Face aux tensions géopolitiques et à la fragilisation industrielle de l’Europe, un rapport parlementaire trace une ligne claire : la Défense doit rester ancrée sur le continent. Le Sénat appelle à soutenir davantage les PME et à renforcer les coopérations européennes pour bâtir une autonomie stratégique durable.
La Défense comme rempart industriel et territorial
La Défense occupe une place singulière dans l’économie française. Elle irrigue de nombreux territoires grâce à un tissu dense de petites et moyennes entreprises, souvent spécialisées sur des savoir-faire critiques. Ces sociétés produisent des composants, des logiciels ou des systèmes indispensables aux grands programmes militaires. Leur disparition ou leur départ à l’étranger fragiliserait l’ensemble de la chaîne de valeur.
Le rapport sénatorial souligne que la Défense constitue un levier concret contre la désindustrialisation. Contrairement à d’autres secteurs exposés à la concurrence à bas coût, les activités militaires exigent une maîtrise technologique, une sécurité des approvisionnements et une confidentialité incompatibles avec la délocalisation. Cette réalité impose un ancrage national fort. Elle justifie également un accompagnement public renforcé, notamment pour les PME et les entreprises de taille intermédiaire, souvent plus vulnérables financièrement.
Ces structures jouent pourtant un rôle décisif dans l’innovation. Beaucoup développent des technologies de rupture, issues parfois de l’écosystème des start-up. Le rapport insiste sur cette dynamique : l’innovation de Défense ne se limite pas aux grands groupes. Elle naît aussi dans des ateliers, des laboratoires régionaux et des pôles de compétitivité répartis sur tout le territoire. Soutenir ces acteurs revient donc à sécuriser l’avenir industriel du pays.
Pour structurer ce soutien, l’État s’appuie déjà sur des réseaux professionnels et sur des outils financiers dédiés. Des organisations sectorielles fédèrent plusieurs milliers d’entreprises, tandis que des dispositifs publics encouragent la recherche, l’investissement et l’export. Cette stratégie vise à consolider une base industrielle résiliente, capable de répondre aux besoins militaires sans dépendre excessivement de fournisseurs étrangers.

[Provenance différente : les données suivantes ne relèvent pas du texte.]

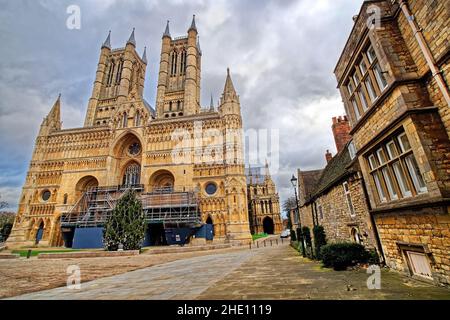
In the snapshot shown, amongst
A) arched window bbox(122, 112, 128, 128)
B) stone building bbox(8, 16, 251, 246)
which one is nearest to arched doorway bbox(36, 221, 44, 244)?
stone building bbox(8, 16, 251, 246)

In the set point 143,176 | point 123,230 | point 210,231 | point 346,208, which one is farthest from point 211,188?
point 346,208

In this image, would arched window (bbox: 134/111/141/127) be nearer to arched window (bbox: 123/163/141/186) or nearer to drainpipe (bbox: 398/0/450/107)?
arched window (bbox: 123/163/141/186)

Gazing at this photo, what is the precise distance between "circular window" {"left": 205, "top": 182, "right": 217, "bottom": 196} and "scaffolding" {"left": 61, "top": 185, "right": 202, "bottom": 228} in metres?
2.19

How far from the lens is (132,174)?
37.7 m

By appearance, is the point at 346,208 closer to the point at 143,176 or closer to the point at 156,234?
the point at 156,234

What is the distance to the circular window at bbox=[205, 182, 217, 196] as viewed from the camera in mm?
32341

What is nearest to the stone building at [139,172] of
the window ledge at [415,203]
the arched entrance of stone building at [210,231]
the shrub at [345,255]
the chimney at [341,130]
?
the arched entrance of stone building at [210,231]

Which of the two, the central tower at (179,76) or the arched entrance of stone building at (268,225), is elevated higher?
the central tower at (179,76)

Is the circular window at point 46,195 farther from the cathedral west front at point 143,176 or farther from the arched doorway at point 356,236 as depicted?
the arched doorway at point 356,236

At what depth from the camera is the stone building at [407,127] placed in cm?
437

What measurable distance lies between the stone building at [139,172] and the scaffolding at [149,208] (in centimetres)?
15

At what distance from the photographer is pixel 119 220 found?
17875 millimetres
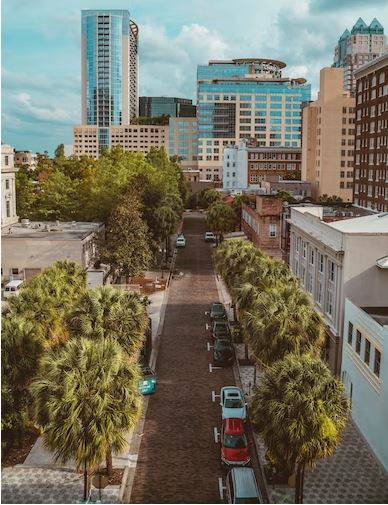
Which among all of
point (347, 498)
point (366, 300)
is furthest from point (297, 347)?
point (366, 300)

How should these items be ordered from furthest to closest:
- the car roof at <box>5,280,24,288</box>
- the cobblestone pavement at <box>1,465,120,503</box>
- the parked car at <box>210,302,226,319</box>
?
the car roof at <box>5,280,24,288</box> < the parked car at <box>210,302,226,319</box> < the cobblestone pavement at <box>1,465,120,503</box>

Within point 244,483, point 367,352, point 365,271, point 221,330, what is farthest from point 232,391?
point 221,330

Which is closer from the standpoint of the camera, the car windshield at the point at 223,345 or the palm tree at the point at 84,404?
the palm tree at the point at 84,404

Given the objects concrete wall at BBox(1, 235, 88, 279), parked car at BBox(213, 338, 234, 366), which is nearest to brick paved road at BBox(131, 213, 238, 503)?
parked car at BBox(213, 338, 234, 366)

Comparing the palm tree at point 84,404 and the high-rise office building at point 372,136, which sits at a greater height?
the high-rise office building at point 372,136

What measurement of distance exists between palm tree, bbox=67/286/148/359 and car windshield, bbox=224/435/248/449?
6424 millimetres

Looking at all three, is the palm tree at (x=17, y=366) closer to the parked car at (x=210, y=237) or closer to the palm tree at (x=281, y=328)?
the palm tree at (x=281, y=328)

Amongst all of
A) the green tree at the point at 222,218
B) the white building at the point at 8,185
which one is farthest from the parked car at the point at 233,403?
the green tree at the point at 222,218

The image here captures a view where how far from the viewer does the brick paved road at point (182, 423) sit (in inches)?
877

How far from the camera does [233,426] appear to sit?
25.2 m

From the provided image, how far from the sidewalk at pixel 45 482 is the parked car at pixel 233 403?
16.5ft

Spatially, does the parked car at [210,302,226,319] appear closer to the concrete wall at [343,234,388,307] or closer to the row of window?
Answer: the concrete wall at [343,234,388,307]

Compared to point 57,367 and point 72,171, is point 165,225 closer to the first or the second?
point 72,171

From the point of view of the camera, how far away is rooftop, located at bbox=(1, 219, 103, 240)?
5447 centimetres
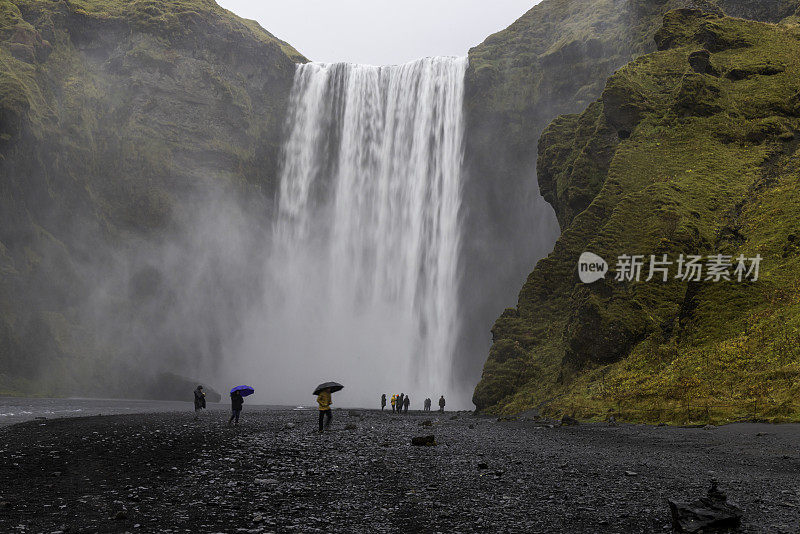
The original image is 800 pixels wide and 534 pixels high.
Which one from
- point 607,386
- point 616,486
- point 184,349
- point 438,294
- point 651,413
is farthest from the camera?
point 184,349

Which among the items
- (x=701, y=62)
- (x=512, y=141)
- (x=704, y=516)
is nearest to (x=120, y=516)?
(x=704, y=516)

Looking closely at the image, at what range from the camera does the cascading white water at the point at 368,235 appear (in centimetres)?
6506

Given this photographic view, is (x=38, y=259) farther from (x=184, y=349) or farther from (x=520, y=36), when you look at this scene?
(x=520, y=36)

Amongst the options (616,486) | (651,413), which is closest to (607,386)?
(651,413)

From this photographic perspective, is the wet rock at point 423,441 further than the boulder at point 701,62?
No

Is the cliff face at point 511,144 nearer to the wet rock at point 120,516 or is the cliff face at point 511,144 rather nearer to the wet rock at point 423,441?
the wet rock at point 423,441

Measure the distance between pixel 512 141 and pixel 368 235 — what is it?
19993mm

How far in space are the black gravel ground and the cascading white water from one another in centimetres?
4762

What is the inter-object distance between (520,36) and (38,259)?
198 feet

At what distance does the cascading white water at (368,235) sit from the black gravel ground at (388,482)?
156 feet

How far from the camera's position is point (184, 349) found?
228ft

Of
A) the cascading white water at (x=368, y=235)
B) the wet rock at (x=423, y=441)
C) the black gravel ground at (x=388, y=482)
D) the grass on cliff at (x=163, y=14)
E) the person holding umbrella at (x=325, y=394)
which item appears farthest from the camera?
the grass on cliff at (x=163, y=14)

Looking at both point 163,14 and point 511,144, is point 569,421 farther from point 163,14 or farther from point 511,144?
point 163,14

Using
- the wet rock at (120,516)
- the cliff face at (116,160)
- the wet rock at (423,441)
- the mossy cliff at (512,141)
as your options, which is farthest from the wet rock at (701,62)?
the cliff face at (116,160)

Une Défense européenne pour gagner en autonomie stratégique
Au-delà du cadre national, le rapport du Sénat met en avant la nécessité d’une approche européenne plus intégrée. La multiplication des crises et la guerre en Ukraine ont révélé les limites de la dépendance aux équipements importés, notamment américains. Aujourd’hui encore, une large part des achats militaires européens se fait hors du continent, ce qui fragilise l’autonomie stratégique de l’Union.
Les sénateurs estiment que la Défense européenne doit franchir un cap. Cela passe par des partenariats industriels transfrontaliers, fondés sur des intérêts partagés et une culture commune. L’objectif n’est pas d’effacer les spécificités nationales, mais de créer des synergies dans les domaines où aucun pays ne peut avancer seul. Le spatial, le cyber, l’intelligence artificielle ou le quantique figurent parmi les priorités identifiées.
Des rapprochements sont déjà en cours entre grands industriels européens comme Airbus, Thales ou Leonardo. Ces coopérations visent à mutualiser les capacités de recherche et de production. Elles peuvent également bénéficier aux PME, intégrées plus en amont dans des projets de grande ampleur. Le rapport insiste sur l’importance de ne pas exclure ces acteurs des futures architectures industrielles.
Cependant, le document met en garde contre une vision purement politique de ces alliances. La Défense repose sur des programmes complexes, longs et coûteux. Les coopérations ne peuvent réussir que si les industriels partagent une méthode de travail compatible et des objectifs clairs. Forcer des rapprochements sans base industrielle solide risquerait de ralentir les projets au lieu de les accélérer.
Pour les sénateurs, l’enjeu est donc double. Il s’agit de renforcer l’industrie nationale de Défense, tout en l’inscrivant dans une dynamique européenne crédible. Cette stratégie permettrait de réduire progressivement la dépendance aux matériels américains, sans renoncer à la compétitivité. À terme, elle offrirait à l’Europe une capacité accrue à décider et à agir par elle-même dans le domaine de la Défense.